Par Isabelle Marinone
Université Paris I-Panthéon-Sorbonne

 

« Je ne pardonnerai jamais à la pensée marxiste d’avoir fait qu’une partie de ma vie intellectuelle, pendant quelques années, ait été celle d’un sot. (…) Heureusement qu’une part de moi n’est pas rentrée dans ce circuit. C’était, Dieu merci, la part de ma personne, de mon inspiration, de mon art, c’est elle seule d’abord qui me sauve de ce naufrage temporaire du jugement. » (1) (René Allio)

Si René Allio eût de franches sympathies pour l’idéologie marxiste durant certaines périodes de sa vie et s’inspira dans son art des théories brechtiennes, ses œuvres semblent ne pas se réduire uniquement à ces deux courants. En effet, ce qu’il nomme « la part de ma personne, de mon inspiration, de mon art », dans ce passage d’une de ses multiples notes, répond à une sensibilité qui s’avère autre, une émotion liée à « sa » réception du monde, à sa condition d’artiste, à sa volonté de comprendre les individus, et à travers eux certainement lui-même, comme il a pu l’exposer dans son film L’Heure exquise. (2) Toutes les notes, incluses dans ses Carnets, expriment le désir de connaître « l’individu », de le saisir face à ses propres questionnements sur la vie, face à sa solitude, et tend à le faire évoluer. Cette recherche de transformation interne de l’être pour, au final, aider à un changement global de la société, (3) semble relever davantage d’une conception libertaire (4) que d’un point de vue marxiste. Chez Allio, cette métamorphose se produit grâce à son art, (5) notamment filmique, qui, selon Guy Gauthier, s’exprime surtout par l’imaginaire, correspondant à la « source énergétique du changement ». (6)

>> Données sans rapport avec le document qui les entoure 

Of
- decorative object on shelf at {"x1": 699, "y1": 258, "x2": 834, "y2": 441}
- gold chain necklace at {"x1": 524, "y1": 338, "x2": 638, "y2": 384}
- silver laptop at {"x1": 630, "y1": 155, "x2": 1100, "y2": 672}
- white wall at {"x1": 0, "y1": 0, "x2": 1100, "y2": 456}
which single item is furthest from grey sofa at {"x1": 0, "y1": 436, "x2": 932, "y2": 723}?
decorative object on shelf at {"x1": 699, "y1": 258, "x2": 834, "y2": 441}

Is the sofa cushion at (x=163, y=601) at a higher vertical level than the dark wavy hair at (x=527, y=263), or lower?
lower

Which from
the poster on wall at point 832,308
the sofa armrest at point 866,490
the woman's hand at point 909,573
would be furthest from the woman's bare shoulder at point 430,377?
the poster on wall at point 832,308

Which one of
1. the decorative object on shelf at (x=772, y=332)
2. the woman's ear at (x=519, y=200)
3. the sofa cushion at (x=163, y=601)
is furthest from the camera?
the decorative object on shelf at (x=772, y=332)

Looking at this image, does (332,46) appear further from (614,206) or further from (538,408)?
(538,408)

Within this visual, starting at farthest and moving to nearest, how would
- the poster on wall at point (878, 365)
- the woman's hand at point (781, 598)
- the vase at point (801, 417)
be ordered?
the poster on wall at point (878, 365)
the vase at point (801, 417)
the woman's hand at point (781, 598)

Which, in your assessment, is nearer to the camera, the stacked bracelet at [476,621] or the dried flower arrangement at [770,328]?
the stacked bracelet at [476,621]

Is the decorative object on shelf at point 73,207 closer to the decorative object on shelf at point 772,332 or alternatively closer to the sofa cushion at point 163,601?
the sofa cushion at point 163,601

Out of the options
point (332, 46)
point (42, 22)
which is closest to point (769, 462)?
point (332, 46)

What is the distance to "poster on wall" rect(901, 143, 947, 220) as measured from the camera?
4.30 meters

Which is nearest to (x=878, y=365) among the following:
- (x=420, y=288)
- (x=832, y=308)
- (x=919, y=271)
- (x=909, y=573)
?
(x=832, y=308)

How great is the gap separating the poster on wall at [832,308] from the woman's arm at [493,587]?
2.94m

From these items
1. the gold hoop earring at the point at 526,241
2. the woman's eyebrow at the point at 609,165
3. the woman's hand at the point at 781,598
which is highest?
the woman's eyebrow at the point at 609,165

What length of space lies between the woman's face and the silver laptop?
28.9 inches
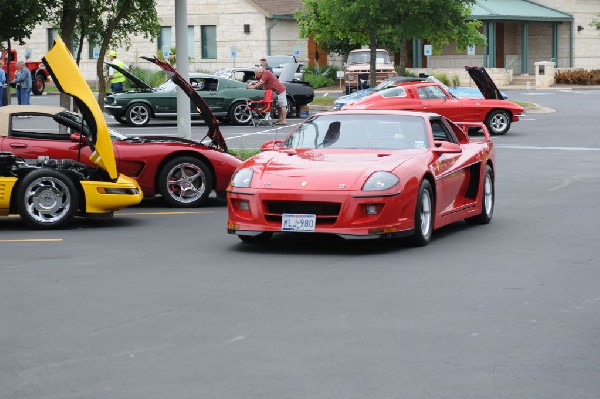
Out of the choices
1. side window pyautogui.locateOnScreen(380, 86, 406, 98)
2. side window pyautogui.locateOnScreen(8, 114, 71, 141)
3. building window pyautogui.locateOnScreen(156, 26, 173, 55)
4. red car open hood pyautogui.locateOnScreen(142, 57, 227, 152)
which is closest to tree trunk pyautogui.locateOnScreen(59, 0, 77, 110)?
red car open hood pyautogui.locateOnScreen(142, 57, 227, 152)

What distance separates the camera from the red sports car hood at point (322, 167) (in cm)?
1213

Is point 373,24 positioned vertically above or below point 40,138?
above

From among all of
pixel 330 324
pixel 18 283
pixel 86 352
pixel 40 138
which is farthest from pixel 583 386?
pixel 40 138

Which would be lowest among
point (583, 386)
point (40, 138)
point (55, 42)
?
point (583, 386)

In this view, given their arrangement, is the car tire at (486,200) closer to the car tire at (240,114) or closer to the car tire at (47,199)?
the car tire at (47,199)

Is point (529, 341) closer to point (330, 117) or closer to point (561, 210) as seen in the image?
point (330, 117)

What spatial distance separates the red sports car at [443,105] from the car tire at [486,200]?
16.9m

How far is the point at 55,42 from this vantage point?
14.5m

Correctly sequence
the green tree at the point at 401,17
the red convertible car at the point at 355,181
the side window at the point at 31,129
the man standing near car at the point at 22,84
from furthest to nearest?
the green tree at the point at 401,17, the man standing near car at the point at 22,84, the side window at the point at 31,129, the red convertible car at the point at 355,181

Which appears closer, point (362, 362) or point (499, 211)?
point (362, 362)

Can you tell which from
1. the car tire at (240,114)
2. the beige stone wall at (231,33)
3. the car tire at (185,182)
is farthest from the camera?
the beige stone wall at (231,33)

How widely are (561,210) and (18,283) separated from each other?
7764 mm

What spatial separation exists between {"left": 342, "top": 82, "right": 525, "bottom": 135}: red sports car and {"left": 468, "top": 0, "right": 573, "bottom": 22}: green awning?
112 feet

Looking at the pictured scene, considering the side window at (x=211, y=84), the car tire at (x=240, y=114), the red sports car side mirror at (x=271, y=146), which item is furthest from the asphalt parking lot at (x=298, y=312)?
the side window at (x=211, y=84)
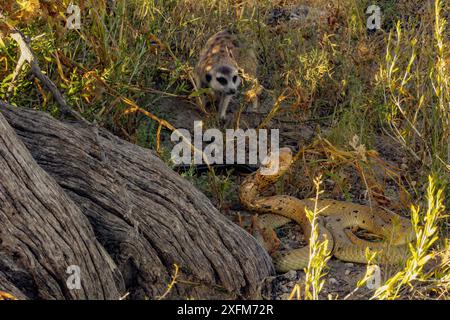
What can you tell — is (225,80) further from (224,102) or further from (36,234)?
(36,234)

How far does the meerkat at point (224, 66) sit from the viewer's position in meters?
6.59

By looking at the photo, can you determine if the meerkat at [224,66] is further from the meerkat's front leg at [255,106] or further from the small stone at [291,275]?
the small stone at [291,275]

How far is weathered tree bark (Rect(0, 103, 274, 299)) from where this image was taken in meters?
3.60

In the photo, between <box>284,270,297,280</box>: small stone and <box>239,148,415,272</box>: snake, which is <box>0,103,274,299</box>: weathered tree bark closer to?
<box>284,270,297,280</box>: small stone

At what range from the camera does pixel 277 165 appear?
197 inches

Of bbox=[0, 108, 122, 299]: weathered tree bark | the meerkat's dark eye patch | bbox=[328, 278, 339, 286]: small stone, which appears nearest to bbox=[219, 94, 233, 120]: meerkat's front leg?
Result: the meerkat's dark eye patch

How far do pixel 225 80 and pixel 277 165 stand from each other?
71.5 inches

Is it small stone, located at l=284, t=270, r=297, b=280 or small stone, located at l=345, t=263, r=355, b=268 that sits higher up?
small stone, located at l=345, t=263, r=355, b=268

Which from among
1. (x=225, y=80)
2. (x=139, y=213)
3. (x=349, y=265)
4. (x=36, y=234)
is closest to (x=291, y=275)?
(x=349, y=265)

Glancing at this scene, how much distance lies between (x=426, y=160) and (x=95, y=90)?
240 cm

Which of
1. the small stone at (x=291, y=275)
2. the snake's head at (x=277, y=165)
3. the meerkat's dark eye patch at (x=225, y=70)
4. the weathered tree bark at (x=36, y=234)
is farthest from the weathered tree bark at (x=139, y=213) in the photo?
the meerkat's dark eye patch at (x=225, y=70)

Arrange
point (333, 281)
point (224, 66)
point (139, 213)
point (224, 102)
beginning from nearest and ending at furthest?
1. point (139, 213)
2. point (333, 281)
3. point (224, 102)
4. point (224, 66)

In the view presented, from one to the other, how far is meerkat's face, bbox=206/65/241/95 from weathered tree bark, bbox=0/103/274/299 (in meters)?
2.66

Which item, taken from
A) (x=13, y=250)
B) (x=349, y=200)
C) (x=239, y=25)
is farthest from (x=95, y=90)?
(x=239, y=25)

Au sein de la majeure partie des films de René Allio se retrouve l’individu face à la société, ou bien la « masse » en opposition à un système politique. Dans les deux cas de figure, il s’agit de se placer contre un ordre établi, contre la Loi, en exerçant un autre type de raisonnement mû par l’imagination, par l’utopie.

"L’imagination n’est pas comme le suggère l’étymologie, la faculté de former des images de la réalité, elle est la faculté de former des images qui dépassent la réalité, qui changent la réalité. "(7)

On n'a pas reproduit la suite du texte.